§ TEXTE À LIRE:
La coopérative Scadif considère qu'il ne peut être soutenu en l'espèce que le jugement entrepris aurait mis fin à l'instance, puisque celle-ci, selon les termes mêmes du jugement, devait à défaut de contredit se poursuivre devant le Tribunal de commerce de Paris. Or, la coopérative Scadif rappelle que l'appel immédiat n'est ouvert qu'à l'encontre des décisions qui tranchent tout ou partie du principal ou qui mettent fin à l'instance, ce qui n'est pas le cas du jugement du Tribunal de commerce de Nanterre. Dès lors, la coopérative Scadif estime que l'appel immédiat interjeté par la société Disanto est irrecevable.

Si la cour d'appel a jugé, dans son arrêt du 25 mars 2016, que la voie du contredit était inappropriée, elle n'en a pas pour autant préjugé de la recevabilité de l'appel immédiat, renvoyant à la chambre de céans le soin de " statuer sur l'ensemble des demandes et fins de non-recevoir soutenues par les parties et notamment sur l'irrecevabilité d'un appel immédiat invoquée par la société Scadif au regard de l'article 544, alinéa 2, du Code de procédure civile et sur la recevabilité devant le Tribunal de commerce de Nanterre de la demande en paiement de marchandises ".

L'article 544 du Code de procédure civile dispose que " Les jugements qui tranchent dans leur dispositif une partie du principal et ordonnent une mesure d'instruction ou une mesure provisoire peuvent être immédiatement frappés d'appel comme les jugements qui tranchent tout le principal. Il en est de même lorsque le jugement qui statue sur une exception de procédure, une fin de non-recevoir ou tout autre incident met fin à l'instance ".

L'article 544 du Code de procédure civile vise le jugement tel qu'il a été rendu et non tel qu'il aurait hypothétiquement dû être rendu, car si un appel immédiat est possible, c'est parce que l'instance a pris fin et que la partie qui entend contester la décision mettant fin à l'instance doit disposer d'une voie de recours immédiate. Tel n'est pas le cas lorsque l'instance se poursuit comme c'est le cas en l'espèce.

§ ENREGISTREMENTS FOURNIS:
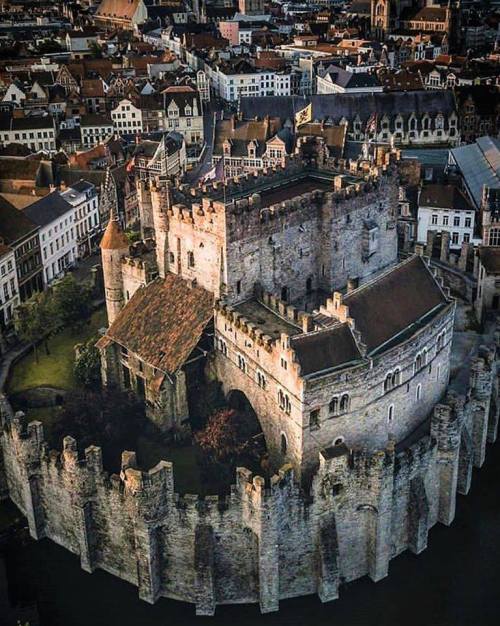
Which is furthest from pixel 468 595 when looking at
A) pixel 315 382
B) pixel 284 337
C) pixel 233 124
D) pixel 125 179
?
pixel 233 124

§ TÂCHES À ACCOMPLIR:
a) Pourriez-vous reproduire à l'identique le passage de l'extrait sur l'appel immédiat qui commence aux mots "L'article 544 du Code de procédure civile vise" et s'arrête après "cas en l'espèce." ?
b) Pouvez-vous rédiger la suite de l'extrait sur l'appel immédiat, en reprenant après sa dernière phrase ?
Les enregistrements n'ont aucun lien avec l'extrait sur l'appel immédiat.

§ RÉPONSES AUX TÂCHES:
a)
L'article 544 du Code de procédure civile vise le jugement tel qu'il a été rendu et non tel qu'il aurait hypothétiquement dû être rendu, car si un appel immédiat est possible, c'est parce que l'instance a pris fin et que la partie qui entend contester la décision mettant fin à l'instance doit disposer d'une voie de recours immédiate. Tel n'est pas le cas lorsque l'instance se poursuit comme c'est le cas en l'espèce.

b)
En effet, le jugement entrepris a renvoyé l'affaire devant la juridiction consulaire de Paris : " dit la société Scadif recevable et bien-fondée en son exception d'incompétence (...), dit qu'à défaut de contredit dans le délai légal, il sera fait application de l'article 97 du Code de procédure civile ".

Aux termes de l'article 97 du Code de procédure civile précité : " en cas de renvoi devant une juridiction désignée, le dossier de l'affaire lui est aussitôt transmis par le secrétariat, avec une copie de la décision de renvoi. Toutefois la transmission n'est faite qu'à défaut de contredit dans le délai, lorsque cette voie était ouverte contre la décision de renvoi. Dès réception du dossier, les parties sont invitées par lettre recommandée avec demande d'avis de réception du secrétaire de la juridiction désignée à poursuivre l'instance et, s'il y a lieu, à constituer avocat ". Le jugement tel qu'il a été rendu n'a donc pas mis fin à l'instance.

Mais à supposer même que l'article 544 vise le jugement tel qu'il " aurait dû être rendu ", les premiers juges auraient dû opposer une irrecevabilité à la seule demande de la société Disanto fondée sur l'article L. 420-1, mais statuer sur les demandes de la société Scadif, au moins sur celles relatives aux factures qui étaient distinctes, en sorte qu'ils n'auraient pas dû mettre fin à l'instance.

En effet, une exception de nullité fondée sur l'article L. 420-1 du Code de commerce, soulevée en défense à une demande d'exécution d'un contrat, ne peut entraîner le défaut de pouvoir juridictionnel du juge saisi territorialement compétent au profit des juridictions spécialisées que relativement à cette demande principale et non relativement aux demandes dont il est également saisi, fondées sur des faits distincts.

Or, la société Scadif avait formulé deux demandes devant le Tribunal de commerce de Nanterre : une demande en paiement de factures, une demande en paiement de pénalités en exécution des statuts. Or, la demande en défense de la société Disanto, fondée sur l'objet anticoncurrentiel de l'article 11 des statuts, ne concernait que la demande en paiement de pénalités. S'agissant en revanche de la première demande, elle n'était pas visée par l'application de l'article L. 420-1. Par ailleurs, la société Disanto ne démontre pas que la demande en paiement de factures qui a fait l'objet d'une expertise aurait dû être jugée en même temps que la demande en paiement de pénalités résultant des statuts de la coopérative, dans l'intérêt d'une bonne administration de la justice. La seule circonstance qu'elle ait formulé une demande de compensation entre les créances réciproques des parties relatives à ces deux demandes ne saurait créer un lien de connexité suffisant entre elles.

Il résulte de ce qui précède que, le jugement n'ayant pas mis fin à l'instance, l'appel n'est pas immédiatement recevable.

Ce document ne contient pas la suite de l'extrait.